Reading passage ->
■ ■ ■

Typical Starting Points for Insulin Dosing
For patients with diabetes, the typical starting point for insulin dosing is 0.5 units/kg/day for type 1 diabetes and 10 units per day or 0.1-0.2 units/kg/day for insulin-naive patients with type 2 diabetes. 1, 2
Type 1 Diabetes Initial Dosing
- The typical starting dose for metabolically stable adults with type 1 diabetes is 0.5 units/kg/day, with approximately half administered as prandial insulin and half as basal insulin 1
- Higher doses (0.4-1.0 units/kg/day) may be required during puberty, pregnancy, and medical illness 1
- Lower starting doses (0.2-0.6 units/kg/day) may be appropriate for young children and those with continued endogenous insulin production (during the "honeymoon period") 1
- In general, patients with type 1 diabetes require approximately 30-50% of their daily insulin as basal and the remainder as prandial insulin 1
Type 2 Diabetes Initial Dosing
- For insulin-naive patients with type 2 diabetes, the recommended starting dosage is 10 units per day or 0.1-0.2 units/kg/day 1, 2
- When basal insulin is added to oral antihyperglycemic agents, long-acting basal analogs (U-100 glargine or detemir) can be used instead of NPH insulin 1
- Basal insulin is usually prescribed in conjunction with metformin and sometimes one additional noninsulin agent 1
Dosing in Special Situations
Hospital Setting
- For hospitalized patients receiving enteral or parenteral feedings who require insulin:
- In the absence of previous insulin dosing, a reasonable starting point is 5 units of NPH/detemir insulin subcutaneously every 12 hours or 10 units of insulin glargine every 24 hours 1
- For patients receiving continuous tube feedings, calculate the total daily nutritional component as 1 unit of insulin for every 10-15g carbohydrate per day 1
Insulin Switching
- When switching from once-daily NPH insulin to once-daily insulin glargine, the recommended starting insulin glargine dosage is the same as the dosage of NPH being discontinued 2
- When switching from twice-daily NPH insulin to once-daily insulin glargine, the recommended starting insulin glargine dosage is 80% of the total NPH dosage 2
- When switching from NPH to Mixtard insulin, use 80% of the NPH dose rather than converting on a 1:1 basis 3
Insulin Titration
- After initiating insulin therapy, dose titration is crucial to achieve glycemic targets 4
- For basal insulin, increase the dose by 2 units every 3 days if fasting blood glucose remains above target, in the absence of hypoglycemia 4
- A simple titration regimen can involve adjusting the daily insulin dose by:
- 0-2 units if mean fasting plasma glucose is ≥5.6-<6.7 mmol/L (≥100-<120 mg/dL)

■ ■ ■

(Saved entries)
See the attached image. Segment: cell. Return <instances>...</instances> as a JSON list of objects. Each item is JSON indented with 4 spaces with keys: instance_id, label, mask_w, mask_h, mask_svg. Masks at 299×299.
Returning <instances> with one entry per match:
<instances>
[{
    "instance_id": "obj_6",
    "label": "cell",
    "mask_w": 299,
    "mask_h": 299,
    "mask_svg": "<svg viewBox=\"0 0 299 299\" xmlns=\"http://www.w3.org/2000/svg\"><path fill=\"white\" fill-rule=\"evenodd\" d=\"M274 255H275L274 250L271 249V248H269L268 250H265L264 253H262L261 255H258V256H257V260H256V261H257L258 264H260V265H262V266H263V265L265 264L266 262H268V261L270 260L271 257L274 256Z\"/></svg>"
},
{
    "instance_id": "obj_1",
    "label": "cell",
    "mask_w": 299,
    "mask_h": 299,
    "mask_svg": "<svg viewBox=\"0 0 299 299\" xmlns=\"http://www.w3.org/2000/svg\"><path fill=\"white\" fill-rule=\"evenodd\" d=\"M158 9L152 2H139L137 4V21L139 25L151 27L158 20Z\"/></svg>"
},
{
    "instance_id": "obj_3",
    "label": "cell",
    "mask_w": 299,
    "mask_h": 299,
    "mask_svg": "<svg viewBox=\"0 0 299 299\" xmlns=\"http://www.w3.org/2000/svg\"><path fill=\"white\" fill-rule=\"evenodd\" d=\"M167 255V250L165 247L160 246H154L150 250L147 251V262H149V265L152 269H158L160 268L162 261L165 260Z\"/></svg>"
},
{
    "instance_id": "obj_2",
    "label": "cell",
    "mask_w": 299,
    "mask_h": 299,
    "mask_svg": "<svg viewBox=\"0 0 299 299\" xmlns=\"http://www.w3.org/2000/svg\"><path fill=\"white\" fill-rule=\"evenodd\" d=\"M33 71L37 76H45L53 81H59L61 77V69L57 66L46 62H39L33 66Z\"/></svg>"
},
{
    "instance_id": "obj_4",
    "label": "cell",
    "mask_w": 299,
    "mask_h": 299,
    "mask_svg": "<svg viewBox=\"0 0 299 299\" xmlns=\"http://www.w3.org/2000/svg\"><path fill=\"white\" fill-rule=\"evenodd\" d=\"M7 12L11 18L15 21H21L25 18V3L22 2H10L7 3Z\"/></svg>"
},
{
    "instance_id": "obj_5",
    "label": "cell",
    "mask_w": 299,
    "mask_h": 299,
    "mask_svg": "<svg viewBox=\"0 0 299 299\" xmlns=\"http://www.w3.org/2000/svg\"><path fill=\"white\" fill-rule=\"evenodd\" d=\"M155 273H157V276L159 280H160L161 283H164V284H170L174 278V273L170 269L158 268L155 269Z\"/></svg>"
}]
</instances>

■ ■ ■

The task -> Please carry on the insulin dosing text from the point where it stops. The records are separate material and have nothing to do with the insulin dosing text.

Answer area ->
- 2 units if ≥6.7-<7.8 mmol/L (≥120-<140 mg/dL)
- 4 units if ≥7.8-<10.0 mmol/L (≥140-<180 mg/dL)
- 6-8 units if ≥10 mmol/L (≥180 mg/dL) 4
Common Pitfalls and Considerations
- During changes to a patient's insulin regimen, increase the frequency of blood glucose monitoring to reduce the risk of hypoglycemia 2
- Hypoglycemia is the most commonly reported adverse effect, especially within the first four weeks after switching to insulin glargine 5
- Insulin glargine should not be mixed with any other insulin product 5
- The timing of insulin administration can affect glycemic control - blood glucose levels tend to rise around the time of injection of insulin glargine whether given at lunch-time, dinner-time, or bed-time 6
- For patients experiencing hypoglycemia despite titration of once-daily glargine, consider a twice-daily regimen 7
- Insulin doses may need adjustment with changes in physical activity, meal patterns, during acute illness, or changes in renal or hepatic function 2
By following these evidence-based starting points for insulin dosing and making appropriate adjustments based on blood glucose monitoring, clinicians can help patients achieve optimal glycemic control while minimizing the risk of hypoglycemia.